The factorial is a short hand way to write the multiplication of successive decreasing natural numbers. For example, rather than write 4 x 3 x 2 x 1, we use an exclamation mark to denote this quantity as 4!. It is pretty clear from this definition how to calculate the factorial for any number greater than or equal to one; we can see that 2! = 2 x 1 = 2, and 1! =1.

But what is the value of zero factorial? After all, zero is a natural number so we should be able to find the factorial for this number. Also in the definition of factorial is that 0! = 1. This typically makes people a little confused the first time that they see this. Since zero times anything is zero, shouldn’t zero factorial be zero? There are a few reasons why 0! = 1 makes sense.

By Definition

The first reason for why zero factorial is equal to one is because this is what it the definition says it should be. This is ultimately the only reason why, and is a mathematically correct explanation. However, this answer obscures some things behind the scenes. If we can define zero factorial to be one, then why not define 0! = 0 to keep it consistent with the definition of factorial for the other natural numbers? It turns out that when we look at some counting arguments, the definition of 0! = 1 makes perfect sense.

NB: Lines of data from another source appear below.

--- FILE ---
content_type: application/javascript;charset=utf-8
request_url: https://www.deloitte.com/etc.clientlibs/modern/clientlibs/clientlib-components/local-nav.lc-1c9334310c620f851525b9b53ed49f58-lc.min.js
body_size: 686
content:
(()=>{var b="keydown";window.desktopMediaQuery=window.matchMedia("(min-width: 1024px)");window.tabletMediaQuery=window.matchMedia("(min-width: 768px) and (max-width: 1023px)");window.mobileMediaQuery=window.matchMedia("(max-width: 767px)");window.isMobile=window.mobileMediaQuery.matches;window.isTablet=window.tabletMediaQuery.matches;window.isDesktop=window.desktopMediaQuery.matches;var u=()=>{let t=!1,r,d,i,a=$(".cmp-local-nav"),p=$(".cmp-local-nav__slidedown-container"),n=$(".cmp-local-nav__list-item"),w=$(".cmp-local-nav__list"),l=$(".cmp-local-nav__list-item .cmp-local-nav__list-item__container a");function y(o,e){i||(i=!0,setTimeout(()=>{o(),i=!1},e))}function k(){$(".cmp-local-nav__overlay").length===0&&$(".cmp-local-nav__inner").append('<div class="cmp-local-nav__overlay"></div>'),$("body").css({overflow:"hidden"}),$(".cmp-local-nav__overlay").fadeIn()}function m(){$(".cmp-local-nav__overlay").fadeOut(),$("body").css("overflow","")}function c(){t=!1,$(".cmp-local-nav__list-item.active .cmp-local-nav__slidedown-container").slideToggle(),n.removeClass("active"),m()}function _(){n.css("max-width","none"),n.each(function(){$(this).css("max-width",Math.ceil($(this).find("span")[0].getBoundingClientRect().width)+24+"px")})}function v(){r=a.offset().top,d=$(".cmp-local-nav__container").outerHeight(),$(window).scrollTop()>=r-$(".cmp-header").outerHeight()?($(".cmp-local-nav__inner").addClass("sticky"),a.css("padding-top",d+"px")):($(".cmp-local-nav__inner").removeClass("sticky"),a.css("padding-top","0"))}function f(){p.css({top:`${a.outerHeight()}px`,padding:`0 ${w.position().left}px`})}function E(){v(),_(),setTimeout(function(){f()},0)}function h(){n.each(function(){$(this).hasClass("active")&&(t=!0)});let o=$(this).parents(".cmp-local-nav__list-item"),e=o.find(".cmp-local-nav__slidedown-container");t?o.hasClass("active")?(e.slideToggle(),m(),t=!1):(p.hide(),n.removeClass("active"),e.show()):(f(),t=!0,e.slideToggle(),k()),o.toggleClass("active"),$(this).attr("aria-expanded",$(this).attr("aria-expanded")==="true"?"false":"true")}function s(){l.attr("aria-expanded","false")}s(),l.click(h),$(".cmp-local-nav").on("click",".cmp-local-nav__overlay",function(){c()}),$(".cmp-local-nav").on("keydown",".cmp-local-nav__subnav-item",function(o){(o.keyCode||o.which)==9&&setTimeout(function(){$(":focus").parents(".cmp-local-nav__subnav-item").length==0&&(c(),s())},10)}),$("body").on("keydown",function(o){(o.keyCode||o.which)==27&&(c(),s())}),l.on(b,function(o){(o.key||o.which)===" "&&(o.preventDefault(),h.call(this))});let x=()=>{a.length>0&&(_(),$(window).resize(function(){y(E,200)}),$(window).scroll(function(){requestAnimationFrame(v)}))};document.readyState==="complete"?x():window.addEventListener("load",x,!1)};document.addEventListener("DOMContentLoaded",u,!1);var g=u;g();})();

A permutation is where we order elements in a set. For example there are six permutations of the set {1, 2, 3} since we may write these three elements in the following six ways:

  • 1, 2, 3
  • 1, 3, 2
  • 2, 3, 1
  • 2, 1, 3
  • 3, 2, 1
  • 3, 1, 2
There are three elements in the set that we are looking at, and six permutations of this set. We could also state this fact through the equation 3! = 6.

In a similar way there are 4! = 24 permutations of a set with four elements and 5! = 120 permutations of a set with five elements. So an alternate way to think about the factorial is to let n be a natural number and say that n! is the number of permutations for a set with n elements.

With this way of thinking about the factorial, let’s look at a couple more examples. A set with two elements has two permutations: {a, b} can be arranged as a,b or as b,a. This corresponds to 2! = 2. A set with one element has a single permutation, as the element 1 in the set {1} can only be ordered in one way.

This brings us to zero factorial. The set with zero elements is called the empty set. To find the value of zero factorial we ask, “How many ways can we order a set with no elements?” Here we need to stretch our thinking a little bit. Even though there is nothing to put in an order, there is one way to do this. Thus we have that 0! = 1.


Another reason for the definition of 0! = 1 has to do with the formulas that we use for permutations and combinations. This is not as satisfying of an answer in explaining why zero factorial is one, but it does show why setting 0! = 1 is a good idea.

A combination is a grouping of elements of a set without regard for order. For example, we will consider the set {1, 2, 3}. There is one combination consisting of all three elements. No matter what order we arrange these elements, we end up with the same combination.

We use the formula for combinations, with the combination of three elements taken three at a time and see the following:

1 = C (3, 3) = 3!/(3! 0!)

If we treat 0! as an unknown quantity and solve algebraically, we see that 3! 0! = 3! and so 0! = 1.

Other Reasons

There are other reasons why the definition of 0! = 1 is correct, but the reasons above are the most straightforward. The overall idea in mathematics is when new ideas and definitions are constructed, they remain consistent with other mathematics. This is exactly what we see in the definition of zero factorial is equal to one.